- **Trecho do documento**:
Introspectivo, Vedder calou-se diante da tragédia da perda de Cornell e seguiu para sua turnê solo por países europeus. Stone Gossard, Mike McCready, Jeff Ament e Matt Cameron, seus companheiros de palco, de estúdio e de vida, entenderam e respeitaram seu silêncio. Mas, para os fãs, o medo de um fim da banda devido a esse golpe era palpável. O último disco datava de quatro anos antes, e levaria mais três para que um novo trabalho surgisse, cravando o maior hiato sem qualquer lançamento do Pearl Jam desde seu debut: o petardo Ten, há quase trinta anos, em 1991.    

Mike, Matt, Eddie, Jeff e Stone: quase 30 anos de banda

CONTRA TRUMP

Sempre ativistas politicamente, os integrantes da banda começaram a se concentrar no novo trabalho em tempos ainda mais tristes do que os do começo do século XXI, quando Riot Act, disco de 2002, fora lançado como um míssil direcionado à gestão de George W. Bush. Aqui, tal míssil é substituído pelo resultado de um Gigaton, explosivo nome que batiza o álbum recém lançado. E tal explosão, claro, é direcionada para a estupidez representada pelo atual presidente estadunidense. Em Quick Escape, por exemplo, a tal fuga repentina do título narra a busca por algum lugar que “Trump não tenha fodido ainda”. Em um crescente inicial que remete a Kashmir, clássico do Led Zeppelin, Vedder, em parceria com o baixista Jeff Ament, em uma linha exata do instrumento, canta sobre um mundo cujas fronteiras ficam além da prepotência e egoísmo do atual cheetos lua que ocupa a Casa Branca.

- **Entradas sobre posicionamento espacial**:
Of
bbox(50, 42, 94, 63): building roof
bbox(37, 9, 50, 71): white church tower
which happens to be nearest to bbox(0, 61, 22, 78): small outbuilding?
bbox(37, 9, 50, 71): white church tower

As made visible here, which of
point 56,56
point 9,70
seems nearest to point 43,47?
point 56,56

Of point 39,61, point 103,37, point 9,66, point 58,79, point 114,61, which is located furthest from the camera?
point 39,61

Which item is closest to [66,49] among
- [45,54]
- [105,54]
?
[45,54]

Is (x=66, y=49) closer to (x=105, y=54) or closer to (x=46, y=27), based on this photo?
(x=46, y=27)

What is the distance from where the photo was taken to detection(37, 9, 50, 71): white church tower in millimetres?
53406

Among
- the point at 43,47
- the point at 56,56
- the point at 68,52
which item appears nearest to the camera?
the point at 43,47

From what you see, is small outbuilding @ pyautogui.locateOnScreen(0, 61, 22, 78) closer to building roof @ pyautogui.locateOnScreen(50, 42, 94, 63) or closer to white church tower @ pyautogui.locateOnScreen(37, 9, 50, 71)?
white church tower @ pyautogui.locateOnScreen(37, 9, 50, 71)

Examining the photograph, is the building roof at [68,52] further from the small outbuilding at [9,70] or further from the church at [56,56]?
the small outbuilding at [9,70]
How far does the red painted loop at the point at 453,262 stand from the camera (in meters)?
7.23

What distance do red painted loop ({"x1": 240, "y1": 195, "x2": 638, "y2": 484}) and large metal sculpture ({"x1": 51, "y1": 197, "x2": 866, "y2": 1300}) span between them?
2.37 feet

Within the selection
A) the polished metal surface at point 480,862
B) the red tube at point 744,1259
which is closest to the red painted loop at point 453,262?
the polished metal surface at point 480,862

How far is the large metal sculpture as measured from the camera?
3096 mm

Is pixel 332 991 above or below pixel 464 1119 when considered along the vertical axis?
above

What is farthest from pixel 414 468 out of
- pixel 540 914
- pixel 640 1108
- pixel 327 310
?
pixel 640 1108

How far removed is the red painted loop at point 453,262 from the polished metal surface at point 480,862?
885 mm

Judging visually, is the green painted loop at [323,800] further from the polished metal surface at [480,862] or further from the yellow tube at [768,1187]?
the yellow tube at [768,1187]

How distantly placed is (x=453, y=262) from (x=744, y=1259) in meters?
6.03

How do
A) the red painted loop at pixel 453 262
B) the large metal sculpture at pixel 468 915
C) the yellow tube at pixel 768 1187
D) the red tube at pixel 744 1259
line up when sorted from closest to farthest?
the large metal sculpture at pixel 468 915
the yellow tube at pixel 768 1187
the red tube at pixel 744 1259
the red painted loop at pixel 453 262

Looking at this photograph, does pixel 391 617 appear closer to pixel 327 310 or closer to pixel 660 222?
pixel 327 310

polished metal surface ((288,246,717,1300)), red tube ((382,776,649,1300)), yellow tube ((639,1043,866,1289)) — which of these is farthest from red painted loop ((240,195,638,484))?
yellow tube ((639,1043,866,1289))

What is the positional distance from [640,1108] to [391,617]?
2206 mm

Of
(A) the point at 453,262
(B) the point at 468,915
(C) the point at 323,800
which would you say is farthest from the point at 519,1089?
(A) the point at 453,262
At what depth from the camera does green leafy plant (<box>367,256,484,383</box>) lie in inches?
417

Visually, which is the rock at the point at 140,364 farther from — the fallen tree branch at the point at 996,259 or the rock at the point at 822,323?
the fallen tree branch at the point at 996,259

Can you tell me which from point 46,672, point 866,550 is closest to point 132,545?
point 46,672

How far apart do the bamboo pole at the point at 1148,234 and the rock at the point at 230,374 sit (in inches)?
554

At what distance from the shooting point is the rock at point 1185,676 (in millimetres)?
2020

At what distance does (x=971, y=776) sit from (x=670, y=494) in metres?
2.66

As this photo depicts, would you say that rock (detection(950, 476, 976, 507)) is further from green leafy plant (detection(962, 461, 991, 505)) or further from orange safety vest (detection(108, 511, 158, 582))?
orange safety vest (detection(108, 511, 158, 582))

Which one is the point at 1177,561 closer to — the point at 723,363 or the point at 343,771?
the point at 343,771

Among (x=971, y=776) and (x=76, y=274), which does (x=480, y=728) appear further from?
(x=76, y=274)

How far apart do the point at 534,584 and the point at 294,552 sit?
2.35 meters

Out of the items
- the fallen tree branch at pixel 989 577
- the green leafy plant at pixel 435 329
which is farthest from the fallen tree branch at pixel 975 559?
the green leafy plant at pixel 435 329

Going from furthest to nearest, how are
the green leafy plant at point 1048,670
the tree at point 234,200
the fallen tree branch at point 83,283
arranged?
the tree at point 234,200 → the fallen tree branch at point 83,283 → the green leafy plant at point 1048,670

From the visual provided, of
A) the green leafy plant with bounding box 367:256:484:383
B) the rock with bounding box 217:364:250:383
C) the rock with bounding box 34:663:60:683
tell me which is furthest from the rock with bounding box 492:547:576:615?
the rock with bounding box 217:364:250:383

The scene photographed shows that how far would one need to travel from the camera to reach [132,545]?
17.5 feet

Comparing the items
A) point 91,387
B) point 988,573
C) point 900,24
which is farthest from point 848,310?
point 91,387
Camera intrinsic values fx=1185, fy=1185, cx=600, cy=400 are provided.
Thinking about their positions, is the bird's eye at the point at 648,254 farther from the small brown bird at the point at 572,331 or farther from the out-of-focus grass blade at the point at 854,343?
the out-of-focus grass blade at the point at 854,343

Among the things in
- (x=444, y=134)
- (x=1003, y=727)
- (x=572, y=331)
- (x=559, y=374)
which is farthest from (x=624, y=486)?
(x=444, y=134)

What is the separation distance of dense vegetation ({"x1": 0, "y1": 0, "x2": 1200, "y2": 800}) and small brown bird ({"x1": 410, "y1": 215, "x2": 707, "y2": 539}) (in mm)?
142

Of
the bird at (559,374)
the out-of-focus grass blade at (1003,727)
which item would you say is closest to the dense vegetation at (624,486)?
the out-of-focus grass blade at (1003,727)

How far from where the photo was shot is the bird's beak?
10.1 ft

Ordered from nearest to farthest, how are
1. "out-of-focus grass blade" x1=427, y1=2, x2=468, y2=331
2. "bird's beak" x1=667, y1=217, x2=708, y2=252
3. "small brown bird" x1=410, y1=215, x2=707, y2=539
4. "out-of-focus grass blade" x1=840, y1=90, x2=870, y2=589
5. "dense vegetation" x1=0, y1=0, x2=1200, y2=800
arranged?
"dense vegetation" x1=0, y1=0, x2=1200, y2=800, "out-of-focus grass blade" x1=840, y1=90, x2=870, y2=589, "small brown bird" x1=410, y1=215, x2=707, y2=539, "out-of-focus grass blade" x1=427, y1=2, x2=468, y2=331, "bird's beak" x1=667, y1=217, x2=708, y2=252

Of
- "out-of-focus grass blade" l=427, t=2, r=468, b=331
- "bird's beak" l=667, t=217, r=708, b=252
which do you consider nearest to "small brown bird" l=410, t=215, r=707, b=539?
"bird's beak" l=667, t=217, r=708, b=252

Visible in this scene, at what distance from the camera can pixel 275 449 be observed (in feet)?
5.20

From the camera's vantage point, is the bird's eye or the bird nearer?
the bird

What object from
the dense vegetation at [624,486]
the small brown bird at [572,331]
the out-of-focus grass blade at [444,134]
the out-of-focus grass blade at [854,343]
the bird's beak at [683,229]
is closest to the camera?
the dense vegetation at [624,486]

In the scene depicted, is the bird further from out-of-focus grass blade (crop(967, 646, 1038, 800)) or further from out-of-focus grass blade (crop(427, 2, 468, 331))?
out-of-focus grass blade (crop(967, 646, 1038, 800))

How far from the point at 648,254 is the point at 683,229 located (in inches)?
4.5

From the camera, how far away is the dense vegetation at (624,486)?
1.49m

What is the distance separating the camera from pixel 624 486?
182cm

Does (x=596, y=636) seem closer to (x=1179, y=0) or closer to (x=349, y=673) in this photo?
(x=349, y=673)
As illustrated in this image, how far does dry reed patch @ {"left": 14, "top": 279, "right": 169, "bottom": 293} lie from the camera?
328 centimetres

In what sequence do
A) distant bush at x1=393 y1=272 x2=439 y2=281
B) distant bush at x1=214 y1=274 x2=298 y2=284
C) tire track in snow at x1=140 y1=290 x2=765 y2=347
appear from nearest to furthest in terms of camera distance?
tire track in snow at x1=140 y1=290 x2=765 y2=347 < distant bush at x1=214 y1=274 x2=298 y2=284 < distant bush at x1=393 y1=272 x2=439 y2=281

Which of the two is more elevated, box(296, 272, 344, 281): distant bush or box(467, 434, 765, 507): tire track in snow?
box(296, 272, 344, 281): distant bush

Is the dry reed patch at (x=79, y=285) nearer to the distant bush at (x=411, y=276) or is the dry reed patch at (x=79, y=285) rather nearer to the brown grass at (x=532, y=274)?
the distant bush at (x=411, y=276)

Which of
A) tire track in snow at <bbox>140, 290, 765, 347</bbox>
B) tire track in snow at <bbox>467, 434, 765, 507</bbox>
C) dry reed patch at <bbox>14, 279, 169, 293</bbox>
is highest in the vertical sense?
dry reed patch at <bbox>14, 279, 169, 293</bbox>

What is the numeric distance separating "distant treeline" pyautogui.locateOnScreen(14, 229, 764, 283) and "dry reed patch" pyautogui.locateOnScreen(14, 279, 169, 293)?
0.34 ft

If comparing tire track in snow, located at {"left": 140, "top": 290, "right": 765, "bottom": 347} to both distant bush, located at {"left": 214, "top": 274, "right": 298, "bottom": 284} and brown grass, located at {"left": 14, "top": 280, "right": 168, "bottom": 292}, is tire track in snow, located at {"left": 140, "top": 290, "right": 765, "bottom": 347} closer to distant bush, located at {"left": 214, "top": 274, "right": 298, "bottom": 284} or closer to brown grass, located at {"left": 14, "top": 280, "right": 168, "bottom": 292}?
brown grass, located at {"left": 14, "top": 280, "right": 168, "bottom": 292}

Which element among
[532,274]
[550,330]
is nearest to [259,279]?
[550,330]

- **O que se pede**:
No trecho sobre o Pearl Jam, quem são os companheiros de Vedder citados com nome e sobrenome? O material não tem nenhum papel aqui.

- **Resultado da tarefa**:
Stone Gossard, Mike McCready, Jeff Ament e Matt Cameron.